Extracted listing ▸
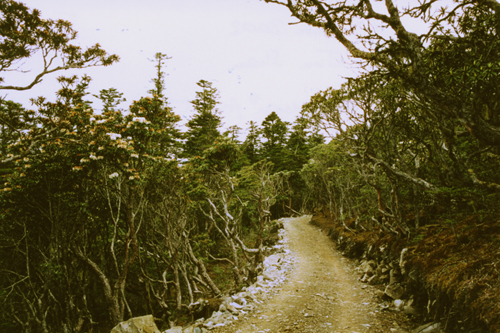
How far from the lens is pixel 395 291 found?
24.4ft

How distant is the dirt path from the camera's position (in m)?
6.23

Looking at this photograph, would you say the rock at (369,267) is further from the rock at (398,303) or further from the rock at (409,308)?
the rock at (409,308)

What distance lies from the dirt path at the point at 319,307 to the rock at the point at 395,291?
56 centimetres

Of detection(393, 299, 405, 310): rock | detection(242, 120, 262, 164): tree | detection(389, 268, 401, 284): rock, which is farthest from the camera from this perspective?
detection(242, 120, 262, 164): tree

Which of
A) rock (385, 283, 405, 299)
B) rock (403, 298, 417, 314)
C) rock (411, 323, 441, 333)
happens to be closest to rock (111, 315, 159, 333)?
rock (411, 323, 441, 333)

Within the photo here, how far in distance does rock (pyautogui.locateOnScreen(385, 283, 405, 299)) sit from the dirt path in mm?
559

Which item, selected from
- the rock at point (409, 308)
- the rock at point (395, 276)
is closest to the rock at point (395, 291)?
the rock at point (395, 276)

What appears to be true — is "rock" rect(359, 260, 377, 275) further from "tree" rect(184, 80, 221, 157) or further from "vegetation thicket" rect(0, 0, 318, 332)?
"tree" rect(184, 80, 221, 157)

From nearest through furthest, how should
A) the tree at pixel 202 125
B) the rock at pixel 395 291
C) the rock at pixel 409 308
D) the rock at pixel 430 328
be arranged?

Instructions for the task ▸
Reproduce the entire listing above word for word, leaving out the pictures.

Solved problem ▸
How far from the lens is pixel 395 291 found?
24.4ft

How distant is the dirt path from the camera's position (in m)?
6.23

Looking at this photograph, would you say the rock at (369,267) is further from the rock at (398,303) or further from the rock at (409,308)?
the rock at (409,308)

What distance lies from the dirt path at the point at 319,307 to the rock at the point at 395,291?
56 centimetres

Of detection(393, 299, 405, 310): rock | detection(242, 120, 262, 164): tree | detection(389, 268, 401, 284): rock, which is farthest from the camera from this perspective?
detection(242, 120, 262, 164): tree

Which of
A) rock (385, 283, 405, 299)
B) rock (403, 298, 417, 314)
C) rock (411, 323, 441, 333)
happens to be closest to rock (111, 315, 159, 333)?
rock (411, 323, 441, 333)

Within the photo here, how far in distance does rock (pyautogui.locateOnScreen(385, 283, 405, 299)) sit from the dirt path in mm?
559

Which item, selected from
- the rock at point (409, 308)
- the rock at point (395, 276)
is closest to the rock at point (395, 291)?
the rock at point (395, 276)

What appears to be true — is "rock" rect(359, 260, 377, 275) further from "tree" rect(184, 80, 221, 157) or further from "vegetation thicket" rect(0, 0, 318, 332)?
"tree" rect(184, 80, 221, 157)

From nearest through furthest, how should
A) the tree at pixel 202 125
B) the rock at pixel 395 291
C) the rock at pixel 409 308
D) the rock at pixel 430 328
be arranged?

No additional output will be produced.